Vermonters for Voting Integrity continues to push for better security with the Diebold electronic voting machines used throughout our state. Recently, the Secretary of State handed us a major setback.
So naturally we were pleased when we found they have changed their minds, and there will an audit this November.
Since then, we have been trying to get details about the audit, to no avail until now, and the information we are getting is not good. We have recently been told by the Secretary's office that the audit will in effect be a secret audit. The office will not disclose how many precincts are going to be audited. And the very worst of it is, the precincts will NOT be randomly selected. The fact that they will not be randomly selected greatly diminishes the effectiveness and integrity of the audit.
It's obvious to most, if the precincts are not randomly selected, how can we really be assured that someone didn't know ahead of time which precincts were going to be counted? We have seen trouble along these lines in the past in other states, where representatives of the voting machines have gone to "service" only the machines that were going to be audited.
But rather than speculating, let's see what the experts have to say about random audits versus secret audits. The Brennan Report is widely considered to be the most comprehensive report on electronic voting systems. Out of its six key recommendations, 4 of them are related directly to audits. Here's what it says:
1. Conduct automatic routine audits comparing voter verified paper records to the electronic record following every election.
4. Use a transparent and random selection process for all auditing procedures. For any auditing to be effective (and to ensure that the public is confident in such procedures), jurisdictions must develop and implement transparent and random selection procedures.
6. Institute clear and effective procedures for addressing evidence of fraud or error. Both automatic routine audits and parallel testing are of questionable security value without effective procedures for action where evidence of machine malfunction and/or fraud is discovered.
-Recommendations from the Brennan Report
Now when Deb Markowitz went on the radio nearly 2 months ago and said that the Brennan Report was "affirming" because "the procedures we have in place are the recommended procedures" we assumed back then that our audit was going to be random. So at least recommendation #4 was covered. But now we have learned that our audit is not automatic, transparent, or random, and there are no procedures for addressing evidence of fraud, other than turning it over to the State's Attorney's office and let them decide what to do.
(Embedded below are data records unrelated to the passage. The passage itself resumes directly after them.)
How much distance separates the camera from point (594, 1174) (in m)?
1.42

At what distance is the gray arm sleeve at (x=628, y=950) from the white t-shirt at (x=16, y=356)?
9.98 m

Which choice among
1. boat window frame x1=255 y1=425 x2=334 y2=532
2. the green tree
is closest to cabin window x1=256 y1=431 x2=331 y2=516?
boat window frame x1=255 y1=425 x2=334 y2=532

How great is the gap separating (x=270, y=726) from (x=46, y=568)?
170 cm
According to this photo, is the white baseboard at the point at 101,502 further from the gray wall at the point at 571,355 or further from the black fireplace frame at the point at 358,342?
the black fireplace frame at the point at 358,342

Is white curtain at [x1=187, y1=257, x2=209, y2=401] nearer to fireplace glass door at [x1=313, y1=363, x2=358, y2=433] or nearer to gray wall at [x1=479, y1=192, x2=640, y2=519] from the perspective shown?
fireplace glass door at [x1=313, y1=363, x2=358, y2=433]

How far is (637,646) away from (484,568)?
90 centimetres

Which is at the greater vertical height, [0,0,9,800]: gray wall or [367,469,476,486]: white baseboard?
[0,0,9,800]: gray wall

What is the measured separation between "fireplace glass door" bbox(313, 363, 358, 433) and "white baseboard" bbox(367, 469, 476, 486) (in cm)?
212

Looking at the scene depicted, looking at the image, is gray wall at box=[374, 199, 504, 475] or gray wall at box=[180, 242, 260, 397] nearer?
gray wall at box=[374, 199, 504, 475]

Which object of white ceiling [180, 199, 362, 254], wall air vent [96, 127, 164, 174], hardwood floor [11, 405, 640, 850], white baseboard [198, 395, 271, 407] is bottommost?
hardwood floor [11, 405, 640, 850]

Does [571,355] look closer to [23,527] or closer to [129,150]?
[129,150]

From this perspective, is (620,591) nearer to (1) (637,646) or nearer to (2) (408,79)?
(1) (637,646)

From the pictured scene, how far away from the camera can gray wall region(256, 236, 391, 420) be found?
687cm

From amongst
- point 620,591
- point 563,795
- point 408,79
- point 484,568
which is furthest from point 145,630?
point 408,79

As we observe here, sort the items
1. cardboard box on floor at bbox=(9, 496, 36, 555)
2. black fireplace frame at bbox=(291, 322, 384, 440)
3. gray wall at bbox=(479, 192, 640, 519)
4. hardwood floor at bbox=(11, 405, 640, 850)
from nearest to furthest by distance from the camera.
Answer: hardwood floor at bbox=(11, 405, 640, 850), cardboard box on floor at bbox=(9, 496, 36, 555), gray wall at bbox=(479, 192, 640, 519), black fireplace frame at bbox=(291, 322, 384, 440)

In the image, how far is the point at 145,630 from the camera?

It kind of makes you wonder what Deb was thinking when she said that the Brennan Report was "affirming," and which recommendations she was thinking about when she told the public that we already have them in place.
In fact, out of the 7 recommendations, I can tell you that Vermont is only in compliance with ONE, and one other does not apply to us because we don't use touchscreen voting machines.
This is simply unacceptable. As citizens of Vermont, we have a right to hear the facts as they are. It is not right to tell us we are in compliance with the recommendations of a report when we are not. If we are going to have an audit, we deserve an effective one. And as the Brennan Report states clearly, in order for it to be effective, "jurisdictions must develop and implement transparent and random selection procedures." It even says this is partly to ensure public confidence in the process. WE AGREE.